* **Task objective**
The output should consist solely of the line containing "Taking the forest" and the lines that follow it through the end of the data below.
====== Supplied records
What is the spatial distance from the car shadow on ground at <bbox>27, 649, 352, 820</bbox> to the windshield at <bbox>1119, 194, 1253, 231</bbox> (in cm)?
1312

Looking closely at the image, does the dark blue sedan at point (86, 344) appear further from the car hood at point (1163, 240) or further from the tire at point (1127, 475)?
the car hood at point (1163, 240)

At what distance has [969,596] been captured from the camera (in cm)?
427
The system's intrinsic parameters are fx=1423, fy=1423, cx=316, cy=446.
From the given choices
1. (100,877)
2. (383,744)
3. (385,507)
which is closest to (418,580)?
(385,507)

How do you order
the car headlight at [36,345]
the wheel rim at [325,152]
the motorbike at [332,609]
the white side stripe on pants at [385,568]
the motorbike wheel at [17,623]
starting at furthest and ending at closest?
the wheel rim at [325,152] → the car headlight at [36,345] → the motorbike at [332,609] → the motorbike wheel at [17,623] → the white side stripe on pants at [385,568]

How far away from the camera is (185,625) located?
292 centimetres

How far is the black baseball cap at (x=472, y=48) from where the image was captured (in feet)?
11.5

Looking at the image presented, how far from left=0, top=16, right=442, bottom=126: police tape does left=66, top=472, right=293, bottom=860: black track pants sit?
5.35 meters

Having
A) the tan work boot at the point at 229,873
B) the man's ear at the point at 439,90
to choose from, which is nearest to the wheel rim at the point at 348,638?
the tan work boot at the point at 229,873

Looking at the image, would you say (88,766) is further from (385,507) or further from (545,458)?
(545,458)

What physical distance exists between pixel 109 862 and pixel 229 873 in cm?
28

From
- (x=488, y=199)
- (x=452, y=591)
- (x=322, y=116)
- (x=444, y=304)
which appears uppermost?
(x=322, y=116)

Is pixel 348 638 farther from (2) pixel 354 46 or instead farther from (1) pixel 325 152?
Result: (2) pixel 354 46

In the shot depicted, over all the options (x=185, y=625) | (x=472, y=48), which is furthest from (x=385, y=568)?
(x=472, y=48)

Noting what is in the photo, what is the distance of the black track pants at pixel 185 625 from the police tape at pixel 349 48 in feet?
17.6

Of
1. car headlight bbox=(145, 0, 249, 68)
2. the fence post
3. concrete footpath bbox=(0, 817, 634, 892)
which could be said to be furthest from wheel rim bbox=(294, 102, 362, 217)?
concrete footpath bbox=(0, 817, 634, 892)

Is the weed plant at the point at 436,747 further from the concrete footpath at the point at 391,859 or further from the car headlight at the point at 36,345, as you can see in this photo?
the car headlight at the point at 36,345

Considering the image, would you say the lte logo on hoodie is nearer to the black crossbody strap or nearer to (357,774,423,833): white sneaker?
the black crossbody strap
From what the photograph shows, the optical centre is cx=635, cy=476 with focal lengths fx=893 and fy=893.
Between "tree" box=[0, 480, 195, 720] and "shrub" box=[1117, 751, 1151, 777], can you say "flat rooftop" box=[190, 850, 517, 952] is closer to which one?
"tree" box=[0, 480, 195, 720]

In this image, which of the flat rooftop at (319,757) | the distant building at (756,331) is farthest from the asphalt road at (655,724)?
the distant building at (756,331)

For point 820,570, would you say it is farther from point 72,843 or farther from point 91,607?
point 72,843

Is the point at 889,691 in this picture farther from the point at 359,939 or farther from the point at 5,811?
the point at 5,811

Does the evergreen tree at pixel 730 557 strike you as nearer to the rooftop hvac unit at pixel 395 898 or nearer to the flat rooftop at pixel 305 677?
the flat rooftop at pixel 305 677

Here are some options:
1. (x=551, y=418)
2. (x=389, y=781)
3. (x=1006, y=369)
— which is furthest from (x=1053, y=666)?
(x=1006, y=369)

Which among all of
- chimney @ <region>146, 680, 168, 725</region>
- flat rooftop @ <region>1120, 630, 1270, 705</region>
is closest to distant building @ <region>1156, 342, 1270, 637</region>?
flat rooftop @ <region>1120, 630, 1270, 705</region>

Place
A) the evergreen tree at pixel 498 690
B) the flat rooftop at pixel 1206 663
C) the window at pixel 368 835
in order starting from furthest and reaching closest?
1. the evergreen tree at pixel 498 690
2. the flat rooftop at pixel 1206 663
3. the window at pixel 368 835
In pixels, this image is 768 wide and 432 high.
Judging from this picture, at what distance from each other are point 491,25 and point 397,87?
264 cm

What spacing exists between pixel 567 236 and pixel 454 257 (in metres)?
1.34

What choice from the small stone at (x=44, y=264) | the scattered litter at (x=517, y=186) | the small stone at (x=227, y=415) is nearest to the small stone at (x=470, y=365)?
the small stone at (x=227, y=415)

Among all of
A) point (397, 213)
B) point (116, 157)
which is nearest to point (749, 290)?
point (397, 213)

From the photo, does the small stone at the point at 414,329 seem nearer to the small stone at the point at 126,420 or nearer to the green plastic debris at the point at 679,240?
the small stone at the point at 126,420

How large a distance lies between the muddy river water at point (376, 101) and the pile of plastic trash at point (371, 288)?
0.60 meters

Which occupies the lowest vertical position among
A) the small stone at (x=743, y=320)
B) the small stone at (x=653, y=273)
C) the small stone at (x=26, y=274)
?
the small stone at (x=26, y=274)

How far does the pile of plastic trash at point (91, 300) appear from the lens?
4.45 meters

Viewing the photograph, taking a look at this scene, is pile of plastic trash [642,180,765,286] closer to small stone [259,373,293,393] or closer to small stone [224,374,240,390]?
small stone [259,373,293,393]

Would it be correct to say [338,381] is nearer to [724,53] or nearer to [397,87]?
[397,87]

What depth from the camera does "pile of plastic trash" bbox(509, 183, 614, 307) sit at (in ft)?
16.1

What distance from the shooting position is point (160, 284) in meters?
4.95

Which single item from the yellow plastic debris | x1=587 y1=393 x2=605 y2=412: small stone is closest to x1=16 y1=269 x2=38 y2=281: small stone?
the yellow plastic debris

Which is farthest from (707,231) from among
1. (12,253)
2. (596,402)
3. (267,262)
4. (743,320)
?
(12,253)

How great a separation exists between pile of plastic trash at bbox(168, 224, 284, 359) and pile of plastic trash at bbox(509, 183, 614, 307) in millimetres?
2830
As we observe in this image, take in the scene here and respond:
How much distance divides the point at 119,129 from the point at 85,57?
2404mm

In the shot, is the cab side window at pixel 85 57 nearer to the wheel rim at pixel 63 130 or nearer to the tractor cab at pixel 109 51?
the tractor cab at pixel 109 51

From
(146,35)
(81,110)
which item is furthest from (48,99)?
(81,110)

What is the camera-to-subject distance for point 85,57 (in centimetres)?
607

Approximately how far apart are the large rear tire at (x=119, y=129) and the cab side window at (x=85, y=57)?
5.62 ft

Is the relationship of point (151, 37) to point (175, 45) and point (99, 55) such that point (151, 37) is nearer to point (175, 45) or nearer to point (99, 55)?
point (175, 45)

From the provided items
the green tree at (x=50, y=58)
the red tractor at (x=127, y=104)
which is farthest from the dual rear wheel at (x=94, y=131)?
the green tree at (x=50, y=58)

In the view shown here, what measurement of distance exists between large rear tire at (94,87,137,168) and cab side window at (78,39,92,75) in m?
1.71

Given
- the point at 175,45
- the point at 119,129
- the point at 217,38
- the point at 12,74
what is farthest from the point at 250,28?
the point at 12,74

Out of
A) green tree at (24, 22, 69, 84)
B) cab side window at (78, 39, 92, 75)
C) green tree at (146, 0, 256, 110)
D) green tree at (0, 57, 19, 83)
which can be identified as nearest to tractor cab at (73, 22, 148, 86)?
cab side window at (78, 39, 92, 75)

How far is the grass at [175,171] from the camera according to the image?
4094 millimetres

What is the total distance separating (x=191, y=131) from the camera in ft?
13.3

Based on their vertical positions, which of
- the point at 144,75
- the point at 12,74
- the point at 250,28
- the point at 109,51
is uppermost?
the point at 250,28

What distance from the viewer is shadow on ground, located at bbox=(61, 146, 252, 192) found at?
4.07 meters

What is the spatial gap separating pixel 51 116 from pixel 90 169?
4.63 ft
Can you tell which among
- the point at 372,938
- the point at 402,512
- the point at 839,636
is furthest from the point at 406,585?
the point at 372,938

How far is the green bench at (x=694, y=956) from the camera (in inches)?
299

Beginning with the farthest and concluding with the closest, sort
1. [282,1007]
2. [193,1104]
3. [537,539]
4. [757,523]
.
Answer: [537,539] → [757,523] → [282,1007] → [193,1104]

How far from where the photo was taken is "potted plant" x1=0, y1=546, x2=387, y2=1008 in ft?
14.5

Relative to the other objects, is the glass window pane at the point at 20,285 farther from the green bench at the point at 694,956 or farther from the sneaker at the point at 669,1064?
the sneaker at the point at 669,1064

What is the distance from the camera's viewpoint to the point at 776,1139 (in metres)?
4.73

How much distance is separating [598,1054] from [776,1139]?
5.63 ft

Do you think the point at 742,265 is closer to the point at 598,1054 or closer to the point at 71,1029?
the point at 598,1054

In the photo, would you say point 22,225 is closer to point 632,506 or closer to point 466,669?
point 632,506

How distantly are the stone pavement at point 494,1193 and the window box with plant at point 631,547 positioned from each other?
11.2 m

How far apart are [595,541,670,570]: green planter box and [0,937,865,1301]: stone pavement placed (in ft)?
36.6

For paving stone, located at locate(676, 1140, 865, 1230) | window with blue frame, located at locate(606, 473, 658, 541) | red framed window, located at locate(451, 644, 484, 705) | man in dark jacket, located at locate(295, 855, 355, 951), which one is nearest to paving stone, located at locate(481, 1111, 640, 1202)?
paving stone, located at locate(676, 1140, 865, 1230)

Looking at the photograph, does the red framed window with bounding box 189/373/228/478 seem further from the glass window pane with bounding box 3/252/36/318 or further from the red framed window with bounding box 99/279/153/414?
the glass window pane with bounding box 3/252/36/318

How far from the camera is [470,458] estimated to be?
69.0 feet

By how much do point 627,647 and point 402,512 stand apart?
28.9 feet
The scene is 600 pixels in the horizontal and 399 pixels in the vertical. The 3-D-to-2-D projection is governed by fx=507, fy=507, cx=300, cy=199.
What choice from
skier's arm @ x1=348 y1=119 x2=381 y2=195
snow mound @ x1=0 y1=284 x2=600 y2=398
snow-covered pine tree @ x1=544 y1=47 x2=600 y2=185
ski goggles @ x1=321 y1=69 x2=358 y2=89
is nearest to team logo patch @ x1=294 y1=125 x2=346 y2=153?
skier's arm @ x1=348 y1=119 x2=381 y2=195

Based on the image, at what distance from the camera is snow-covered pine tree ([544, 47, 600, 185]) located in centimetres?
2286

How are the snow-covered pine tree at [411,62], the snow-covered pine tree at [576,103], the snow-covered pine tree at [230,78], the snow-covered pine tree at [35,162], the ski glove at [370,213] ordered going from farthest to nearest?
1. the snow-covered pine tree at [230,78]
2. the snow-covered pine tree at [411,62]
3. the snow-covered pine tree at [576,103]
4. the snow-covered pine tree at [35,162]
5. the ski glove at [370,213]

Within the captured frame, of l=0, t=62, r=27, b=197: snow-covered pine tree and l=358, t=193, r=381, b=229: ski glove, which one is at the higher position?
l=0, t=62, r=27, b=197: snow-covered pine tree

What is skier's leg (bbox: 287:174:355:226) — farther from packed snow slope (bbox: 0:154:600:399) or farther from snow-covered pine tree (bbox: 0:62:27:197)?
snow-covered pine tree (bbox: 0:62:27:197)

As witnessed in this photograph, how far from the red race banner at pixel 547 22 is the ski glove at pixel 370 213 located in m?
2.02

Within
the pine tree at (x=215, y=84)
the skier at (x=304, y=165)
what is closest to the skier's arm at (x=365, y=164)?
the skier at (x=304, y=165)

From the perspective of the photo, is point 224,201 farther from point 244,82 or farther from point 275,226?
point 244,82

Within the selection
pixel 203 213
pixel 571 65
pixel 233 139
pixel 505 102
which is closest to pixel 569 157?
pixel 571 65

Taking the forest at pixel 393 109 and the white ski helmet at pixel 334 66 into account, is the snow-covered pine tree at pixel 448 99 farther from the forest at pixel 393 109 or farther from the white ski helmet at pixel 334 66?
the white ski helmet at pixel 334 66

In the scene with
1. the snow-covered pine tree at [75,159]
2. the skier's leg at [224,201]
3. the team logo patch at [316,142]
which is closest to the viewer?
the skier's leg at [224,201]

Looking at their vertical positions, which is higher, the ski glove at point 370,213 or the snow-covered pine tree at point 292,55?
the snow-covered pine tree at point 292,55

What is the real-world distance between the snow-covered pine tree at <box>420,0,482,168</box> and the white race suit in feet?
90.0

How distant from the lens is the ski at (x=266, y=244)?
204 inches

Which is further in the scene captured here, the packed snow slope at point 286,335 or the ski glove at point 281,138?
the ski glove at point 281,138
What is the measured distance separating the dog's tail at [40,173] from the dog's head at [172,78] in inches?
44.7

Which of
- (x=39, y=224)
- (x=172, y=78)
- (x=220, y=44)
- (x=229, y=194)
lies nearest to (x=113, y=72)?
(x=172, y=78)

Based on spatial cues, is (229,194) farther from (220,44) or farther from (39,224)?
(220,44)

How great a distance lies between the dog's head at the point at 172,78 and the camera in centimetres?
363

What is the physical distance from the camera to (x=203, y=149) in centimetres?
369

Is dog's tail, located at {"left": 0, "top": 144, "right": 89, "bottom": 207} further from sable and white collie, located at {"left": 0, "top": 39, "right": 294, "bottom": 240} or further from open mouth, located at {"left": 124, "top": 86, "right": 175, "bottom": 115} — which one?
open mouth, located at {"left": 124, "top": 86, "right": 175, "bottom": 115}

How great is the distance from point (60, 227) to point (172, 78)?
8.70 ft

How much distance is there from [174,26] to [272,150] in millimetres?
============
* **Solution to the problem**
Taking the forest at pixel 393 109 and the white ski helmet at pixel 334 66 into account, is the snow-covered pine tree at pixel 448 99 farther from the forest at pixel 393 109 or farther from the white ski helmet at pixel 334 66?
the white ski helmet at pixel 334 66

In the scene with
1. the snow-covered pine tree at [75,159]
2. the skier's leg at [224,201]
3. the team logo patch at [316,142]
which is closest to the viewer?
the skier's leg at [224,201]

Looking at their vertical positions, which is higher, the ski glove at point 370,213 or the snow-covered pine tree at point 292,55?
the snow-covered pine tree at point 292,55

What is the real-world distance between the snow-covered pine tree at <box>420,0,482,168</box> and the white race suit in feet?
90.0

How distant from the lens is the ski at (x=266, y=244)?
204 inches

Which is further in the scene captured here, the packed snow slope at point 286,335 or the ski glove at point 281,138?
the ski glove at point 281,138
What is the measured distance separating the dog's tail at [40,173] from the dog's head at [172,78] in inches?
44.7

Which of
- (x=39, y=224)
- (x=172, y=78)
- (x=220, y=44)
- (x=229, y=194)
lies nearest to (x=113, y=72)?
(x=172, y=78)

Based on spatial cues, is (229,194) farther from (220,44) or farther from (39,224)?
(220,44)

How great a distance lies between the dog's head at the point at 172,78 and the camera in centimetres?
363

What is the physical distance from the camera to (x=203, y=149) in centimetres?
369

Is dog's tail, located at {"left": 0, "top": 144, "right": 89, "bottom": 207} further from sable and white collie, located at {"left": 0, "top": 39, "right": 294, "bottom": 240} or further from open mouth, located at {"left": 124, "top": 86, "right": 175, "bottom": 115} — which one?
open mouth, located at {"left": 124, "top": 86, "right": 175, "bottom": 115}

How great is the distance from point (60, 227) to point (172, 78)?
8.70 ft

How much distance is there from [174,26] to [272,150] in millimetres?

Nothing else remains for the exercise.